Wild Rockies Field Institute

Notes from the Field

Travels with "a pack of coatis"

If you don't know what coatis are, the best description might come from WRFI student Justin Robertson: "They're like turbo-powered raccoonish monkey-dogs." According to our textbook, Plants and Animals of the Ancient Maya, "When not foraging, coatis wrestle among the tree litter, lick each other's coats clean, and nap piled on top of one another. Juveniles play-fight and in general cause havoc…."

Justin was one of ten excited WRFI students who traveled to Mexico's Yucatan Peninsula over Spring Break on WRFI's Yucatan Cultural Ecology course. For seven days we explored the cultural ecology of the Yucatec Maya, peering into the past at ancient archaeological sites and witnessing the present in a rural Mayan village.

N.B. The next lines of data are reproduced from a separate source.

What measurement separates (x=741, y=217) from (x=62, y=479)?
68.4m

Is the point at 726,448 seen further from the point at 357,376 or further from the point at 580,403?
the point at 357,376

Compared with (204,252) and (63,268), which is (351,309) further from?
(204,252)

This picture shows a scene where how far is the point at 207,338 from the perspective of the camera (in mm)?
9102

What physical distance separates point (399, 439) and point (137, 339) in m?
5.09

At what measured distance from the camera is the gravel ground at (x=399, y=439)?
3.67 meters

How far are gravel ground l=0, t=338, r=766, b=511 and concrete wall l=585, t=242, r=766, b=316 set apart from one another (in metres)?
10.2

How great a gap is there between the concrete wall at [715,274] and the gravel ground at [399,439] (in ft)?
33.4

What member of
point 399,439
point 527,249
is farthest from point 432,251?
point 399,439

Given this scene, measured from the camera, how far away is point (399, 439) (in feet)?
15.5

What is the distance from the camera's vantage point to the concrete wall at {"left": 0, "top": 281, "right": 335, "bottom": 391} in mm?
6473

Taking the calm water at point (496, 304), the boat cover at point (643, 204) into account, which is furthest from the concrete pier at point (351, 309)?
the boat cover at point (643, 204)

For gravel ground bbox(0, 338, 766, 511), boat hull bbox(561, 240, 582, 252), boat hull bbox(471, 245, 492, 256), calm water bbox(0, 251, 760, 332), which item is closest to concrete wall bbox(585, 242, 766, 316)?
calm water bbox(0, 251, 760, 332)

On one of those days, Justin and his fellow students received a brief training in how to harvest maize from Mayan master farmer Don Aurelio Cob Tun, and then took to a Yucatan cornfield with enthusiasm and vigor. The farmers make such things look easy—a flick with a sharp polished length of antler or wood, then a quick flip of the wrist, and the beautifully colored golden, red, blue, or white corn ear is freed from its dried husk and tossed lightly over the shoulder, landing perfectly in the woven basket suspended on one's back.

But it's more difficult than it appears. Just try to balance an awkward, heavy basket using a tumpline across your forehead while slashing open the surprisingly tough, dry corn husk using the tool provided (or your teeth or fingers), and not miss a single cob on the clump of stalks you are working over…well, you quickly gain new respect for the feat you just witnessed. Farming is NOT "unskilled labor." But enthusiasm and good humor won out. Students shouldered the loads, helped each other with harvesting and with balancing baskets, and laughed their way through the field in a flurry of flying corn husks.

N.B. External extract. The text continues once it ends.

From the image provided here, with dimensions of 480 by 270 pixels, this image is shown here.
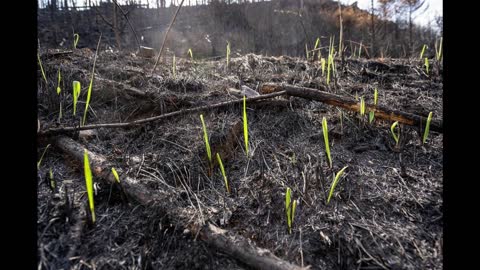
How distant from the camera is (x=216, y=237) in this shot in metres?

Surveying the scene, our local hosts grinned from ear to ear. Speaking in Yucatec Maya, Don Aurelio turned to his 83-year-old father-in-law, Don Emilio, and joked, "Bey le chi'ikobo'—They're like a pack of big coatis." John Tuxill translated for us. More laughter ensued.

Student Wes Swaffer and Don Aurelio harvesting corn When our harvest was finished, another local host, Don Medardo Diaz Albornoz, shared with us a Mayan saying about maize: "Corn never stops giving." For the participants in the Yucatan Cultural Ecology course, corn — and its keepers, our Mayan hosts — gave us a wealth of gifts. We harvested corn ears, shucked and milled corn kernels, and made tortillas with the resulting corn dough. We were nourished by corn every day, mixed with fresh foods from fields and backyard gardens such as chiles, chicken, and vegetables, and shaped into amazing foods like tamales, empanadas, and panuchos.

Corn gave us rich insights into the links between culture, agriculture, and nature, and was our constant companion as we explored ancient ruins, tropical dry forests, beautiful caves, carefully tended fields, whispering hives of native stingless bees, clear blue water holes, and medicinal plant gardens.

On our harvest day, corn ignited the enthusiasm of WRFI students to reconnect with this ancient crop and its cultivation, just as enthusiastically as a pack of coatis foraging in a Yucatecan farmer's maize field. And so it was that we and corn gave our hardworking Mayan hosts a gift in return—a good belly laugh.